Instructions:
This is an overcoming isometric performed on a portable edge like a Tension Block, or an unlevel edge. The device is attached to a load platform, squat rack or other device to create infinite load. We’re looking for a 3-5 second time under tension on each pull; that’s after the initial 1-2 seconds to come up to maximum force. Don’t worry about generating force quickly. This is a maximum strength exercise.
This is an isolated finger curl exercise, which means the goal is to avoid involving the arm, shoulder, back and legs. Just curl with your finger flexors as much as possible. This makes the exercise faster, more predictable, and easier to recover from; if you’re performing it outside using a sling around your foot, it also makes it more comfortable!
The setup is exactly the same as the one I use in this finger curl warmup video. The difference is that these curls should be more maximal (85-95% intensity unless otherwise specified by your plan.)
For single curls, rest between reps until you are ready to give another maximum effort – at least 1-2 minutes per arm.
Your plan may specify to do these curls in a “clustered” fashion, like “3x 2-3” – in this case, rest 5-10 seconds and curl again for the number of reps, then rest 1-2 minutes per arm before your next set.
Measuring with a force gauge like a Tindeq
If desired, you can measure this test to see how recovered your fingers are.
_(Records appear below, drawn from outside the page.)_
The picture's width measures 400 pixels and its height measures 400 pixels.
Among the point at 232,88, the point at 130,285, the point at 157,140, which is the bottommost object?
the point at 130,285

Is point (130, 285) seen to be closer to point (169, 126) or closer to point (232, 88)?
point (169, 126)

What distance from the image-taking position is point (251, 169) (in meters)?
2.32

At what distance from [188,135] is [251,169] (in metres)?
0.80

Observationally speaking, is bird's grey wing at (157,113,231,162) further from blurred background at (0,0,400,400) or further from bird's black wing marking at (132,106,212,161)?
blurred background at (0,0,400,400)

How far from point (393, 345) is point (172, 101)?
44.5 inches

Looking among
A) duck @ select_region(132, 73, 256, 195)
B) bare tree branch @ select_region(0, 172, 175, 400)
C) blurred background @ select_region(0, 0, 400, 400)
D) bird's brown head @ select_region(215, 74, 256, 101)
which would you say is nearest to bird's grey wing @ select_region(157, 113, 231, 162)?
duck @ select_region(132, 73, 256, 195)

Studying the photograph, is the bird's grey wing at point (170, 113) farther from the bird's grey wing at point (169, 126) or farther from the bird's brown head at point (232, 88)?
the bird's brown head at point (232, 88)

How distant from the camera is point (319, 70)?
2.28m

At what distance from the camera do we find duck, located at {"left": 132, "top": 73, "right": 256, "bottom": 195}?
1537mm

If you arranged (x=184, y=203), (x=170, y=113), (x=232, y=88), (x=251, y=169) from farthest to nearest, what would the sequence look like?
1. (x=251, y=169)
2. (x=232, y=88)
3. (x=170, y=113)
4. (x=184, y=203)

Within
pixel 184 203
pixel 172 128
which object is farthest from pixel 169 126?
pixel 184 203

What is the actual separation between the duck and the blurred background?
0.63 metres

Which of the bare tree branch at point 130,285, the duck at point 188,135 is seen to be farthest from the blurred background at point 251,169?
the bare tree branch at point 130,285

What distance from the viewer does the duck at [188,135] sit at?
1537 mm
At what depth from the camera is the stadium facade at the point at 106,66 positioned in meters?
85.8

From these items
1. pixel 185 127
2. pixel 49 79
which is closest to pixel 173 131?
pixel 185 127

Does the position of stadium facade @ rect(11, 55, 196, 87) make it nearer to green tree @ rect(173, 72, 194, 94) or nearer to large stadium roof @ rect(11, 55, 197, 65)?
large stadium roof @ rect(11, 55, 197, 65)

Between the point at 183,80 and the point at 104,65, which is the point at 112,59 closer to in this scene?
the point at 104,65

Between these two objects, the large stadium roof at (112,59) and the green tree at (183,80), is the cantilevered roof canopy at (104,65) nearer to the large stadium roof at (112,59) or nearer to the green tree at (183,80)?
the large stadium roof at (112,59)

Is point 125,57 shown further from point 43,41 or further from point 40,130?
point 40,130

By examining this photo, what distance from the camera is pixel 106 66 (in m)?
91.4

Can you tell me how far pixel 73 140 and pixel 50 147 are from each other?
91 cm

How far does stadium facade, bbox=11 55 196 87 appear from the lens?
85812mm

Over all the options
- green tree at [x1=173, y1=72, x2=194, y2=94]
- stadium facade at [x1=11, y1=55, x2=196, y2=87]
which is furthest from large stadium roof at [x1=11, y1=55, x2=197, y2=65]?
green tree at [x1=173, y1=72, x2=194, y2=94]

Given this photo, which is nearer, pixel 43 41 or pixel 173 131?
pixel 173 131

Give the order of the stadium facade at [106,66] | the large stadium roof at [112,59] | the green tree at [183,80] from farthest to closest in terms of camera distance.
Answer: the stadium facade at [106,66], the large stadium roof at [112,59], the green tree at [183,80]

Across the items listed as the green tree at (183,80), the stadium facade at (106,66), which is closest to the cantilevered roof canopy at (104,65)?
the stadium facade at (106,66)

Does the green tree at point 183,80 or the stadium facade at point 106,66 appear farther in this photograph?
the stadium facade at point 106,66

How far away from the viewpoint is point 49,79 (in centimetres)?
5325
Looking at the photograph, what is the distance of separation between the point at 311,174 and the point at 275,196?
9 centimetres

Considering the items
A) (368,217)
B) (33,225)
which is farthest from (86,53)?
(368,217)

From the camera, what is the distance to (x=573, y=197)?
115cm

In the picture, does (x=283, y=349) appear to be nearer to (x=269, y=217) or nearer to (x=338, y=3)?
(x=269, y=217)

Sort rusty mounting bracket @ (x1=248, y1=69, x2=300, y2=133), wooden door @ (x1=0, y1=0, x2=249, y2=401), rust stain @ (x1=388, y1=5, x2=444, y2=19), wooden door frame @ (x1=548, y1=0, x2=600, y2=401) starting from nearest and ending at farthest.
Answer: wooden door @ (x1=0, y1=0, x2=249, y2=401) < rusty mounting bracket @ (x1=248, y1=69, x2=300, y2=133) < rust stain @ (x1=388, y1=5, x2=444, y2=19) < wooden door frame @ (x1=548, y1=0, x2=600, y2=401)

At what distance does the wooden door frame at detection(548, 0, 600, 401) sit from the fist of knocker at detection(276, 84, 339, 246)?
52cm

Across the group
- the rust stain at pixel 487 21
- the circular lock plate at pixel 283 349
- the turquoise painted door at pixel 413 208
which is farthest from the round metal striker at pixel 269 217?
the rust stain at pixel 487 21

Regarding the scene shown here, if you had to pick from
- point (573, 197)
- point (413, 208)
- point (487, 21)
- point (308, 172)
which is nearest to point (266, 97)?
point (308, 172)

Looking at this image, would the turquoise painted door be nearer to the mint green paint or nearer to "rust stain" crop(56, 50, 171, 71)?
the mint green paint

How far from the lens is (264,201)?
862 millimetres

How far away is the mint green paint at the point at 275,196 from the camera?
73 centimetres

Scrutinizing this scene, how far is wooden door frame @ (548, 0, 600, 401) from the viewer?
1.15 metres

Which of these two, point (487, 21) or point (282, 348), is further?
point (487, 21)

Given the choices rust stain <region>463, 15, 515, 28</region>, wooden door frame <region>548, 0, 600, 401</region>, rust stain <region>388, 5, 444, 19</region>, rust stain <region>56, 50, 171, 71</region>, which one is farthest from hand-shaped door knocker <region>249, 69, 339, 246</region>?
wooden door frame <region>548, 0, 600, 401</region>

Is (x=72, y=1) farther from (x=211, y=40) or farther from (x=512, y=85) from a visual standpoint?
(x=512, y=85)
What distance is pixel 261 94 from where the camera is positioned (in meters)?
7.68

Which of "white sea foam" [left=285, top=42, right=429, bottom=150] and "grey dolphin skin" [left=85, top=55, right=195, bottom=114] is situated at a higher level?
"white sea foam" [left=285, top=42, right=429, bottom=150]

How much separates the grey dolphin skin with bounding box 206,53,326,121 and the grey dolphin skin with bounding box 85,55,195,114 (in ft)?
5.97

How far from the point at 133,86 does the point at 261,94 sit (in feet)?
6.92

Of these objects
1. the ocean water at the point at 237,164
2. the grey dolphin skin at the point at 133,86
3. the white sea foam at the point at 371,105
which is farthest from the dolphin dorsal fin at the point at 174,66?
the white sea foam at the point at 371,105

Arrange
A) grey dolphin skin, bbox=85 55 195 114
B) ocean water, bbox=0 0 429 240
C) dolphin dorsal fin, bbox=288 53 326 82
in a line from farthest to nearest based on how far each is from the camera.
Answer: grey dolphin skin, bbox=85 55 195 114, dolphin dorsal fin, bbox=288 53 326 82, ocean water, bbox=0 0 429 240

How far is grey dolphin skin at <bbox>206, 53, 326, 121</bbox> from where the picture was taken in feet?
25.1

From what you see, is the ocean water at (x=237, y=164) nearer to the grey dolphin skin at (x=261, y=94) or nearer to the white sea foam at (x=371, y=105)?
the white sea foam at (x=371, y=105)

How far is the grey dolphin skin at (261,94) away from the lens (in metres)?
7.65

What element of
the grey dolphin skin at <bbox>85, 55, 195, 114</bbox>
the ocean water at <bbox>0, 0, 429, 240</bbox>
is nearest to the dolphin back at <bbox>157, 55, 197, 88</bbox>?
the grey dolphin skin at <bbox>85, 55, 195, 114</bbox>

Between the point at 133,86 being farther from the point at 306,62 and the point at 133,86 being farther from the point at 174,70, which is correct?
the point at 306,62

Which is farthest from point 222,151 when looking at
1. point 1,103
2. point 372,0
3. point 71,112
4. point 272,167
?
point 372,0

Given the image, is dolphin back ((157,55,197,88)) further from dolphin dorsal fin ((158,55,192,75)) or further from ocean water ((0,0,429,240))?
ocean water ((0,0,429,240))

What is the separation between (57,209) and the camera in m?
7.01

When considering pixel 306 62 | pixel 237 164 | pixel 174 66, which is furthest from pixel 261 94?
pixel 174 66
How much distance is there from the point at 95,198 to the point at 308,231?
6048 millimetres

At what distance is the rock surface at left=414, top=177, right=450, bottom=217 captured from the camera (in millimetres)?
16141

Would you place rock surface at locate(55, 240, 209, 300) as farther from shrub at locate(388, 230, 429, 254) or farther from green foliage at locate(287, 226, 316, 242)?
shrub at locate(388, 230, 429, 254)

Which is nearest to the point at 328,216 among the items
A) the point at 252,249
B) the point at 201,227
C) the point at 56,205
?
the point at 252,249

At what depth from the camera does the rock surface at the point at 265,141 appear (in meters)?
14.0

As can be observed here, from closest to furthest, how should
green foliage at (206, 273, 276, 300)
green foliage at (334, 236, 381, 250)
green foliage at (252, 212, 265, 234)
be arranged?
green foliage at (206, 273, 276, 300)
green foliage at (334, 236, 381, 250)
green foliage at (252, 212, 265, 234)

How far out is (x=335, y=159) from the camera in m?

If doing this, I suggest making sure you’re fully warmed up, and taking the first set to 100% effort. Then you can target 85-95% of that number for subsequent reps. Ideally, only perform an all-out 100% effort every 3-4 weeks.
Even having a “rough guideline” for your normal 100% number should result in an understanding of how recovered you are when you pull to a perceived 85-95% effort. Usually, it will be close. If it’s particularly good, it’s a great day to try hard. If it’s a bit lower than usual, NBD. If it’s significantly worse than usual, consider resting or doing something else instead of continuing with your session.